Low Back Pain: Where Is My Pain Coming From?

Low back pain can emanate from many anatomical locations (as well as a combination of locations), which always makes it interesting when a patient asks, “…doc, where in my back is my pain coming from?” In context of an office visit, we take an accurate history and perform our physical exam to try to reproduce symptoms to give us clues as to what tissue(s) may be the primary pain generators. In spite of our strong intent to be accurate, did you know, regardless of the doctor type, there is only about a 45% accuracy rate when making a low back pain diagnosis? This is partially because there are many tissues that can be damaged or injured that are innervated by the same nerve fibers and hence, clinically they look very similar to each other. In order to improve this rather sad statistic, in 1995 the Quebec Task Force published research reporting that accuracy could be improved to over 90% if we utilize a classification approach where low back conditions are divided into 1 of 3 broad categories:

1. Red flags – These include dangerous conditions such as cancer, infection, fracture, cauda equina syndrome (which is a severe neurological condition where bowel and bladder function is impaired). These conditions generally require emergency care due to the life threatening and/or surgical potential.

2. Mechanical back pain – These diagnoses include facet syndromes, ligament and joint capsule sprains, muscle strains, degenerative joint disease (also called osteoarthritis), and spondylolisthesis.

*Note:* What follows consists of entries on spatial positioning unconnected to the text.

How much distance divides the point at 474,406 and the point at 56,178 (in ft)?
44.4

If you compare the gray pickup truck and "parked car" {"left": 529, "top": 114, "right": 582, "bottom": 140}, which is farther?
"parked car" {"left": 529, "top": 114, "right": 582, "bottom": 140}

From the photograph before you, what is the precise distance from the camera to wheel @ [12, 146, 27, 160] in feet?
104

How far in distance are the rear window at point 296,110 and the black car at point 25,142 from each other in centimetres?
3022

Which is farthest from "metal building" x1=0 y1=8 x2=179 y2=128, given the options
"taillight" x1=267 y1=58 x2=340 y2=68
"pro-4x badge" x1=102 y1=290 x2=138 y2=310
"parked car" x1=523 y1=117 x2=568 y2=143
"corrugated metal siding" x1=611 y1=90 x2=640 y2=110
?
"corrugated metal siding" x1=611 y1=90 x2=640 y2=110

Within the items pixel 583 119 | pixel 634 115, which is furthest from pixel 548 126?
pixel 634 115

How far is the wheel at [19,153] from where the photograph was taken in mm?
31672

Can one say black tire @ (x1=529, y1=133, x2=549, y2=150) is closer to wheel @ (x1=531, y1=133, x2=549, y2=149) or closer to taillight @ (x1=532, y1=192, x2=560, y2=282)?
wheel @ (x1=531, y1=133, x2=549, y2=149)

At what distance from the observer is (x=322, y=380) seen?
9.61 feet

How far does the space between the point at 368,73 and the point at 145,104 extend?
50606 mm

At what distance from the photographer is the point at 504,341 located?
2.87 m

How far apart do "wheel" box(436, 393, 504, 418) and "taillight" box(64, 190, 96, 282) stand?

3. Nerve Root compression – These conditions include pinching of the nerve roots, most frequently from herniated disks. This category can include spinal stenosis (SS) or, combinations of both, but if severe enough where the spinal cord is compromised (more commonly in the neck), SS might then be placed in the 1st of the 3 categories described above.

The most common category is mechanical back pain of which “facet syndrome” is the most common condition. This is the classic patient who over did it (“The Weekend Warrior”) and can hardly get out of bed the next day. These conditions can include tearing or stretching of the capsule surrounding the facet joint due to performing too many bending, lifting, or twisting related activities. The back pain is usually localized to the area of injury but can radiate down into the buttocks or back of the thigh and can be mild to very severe. 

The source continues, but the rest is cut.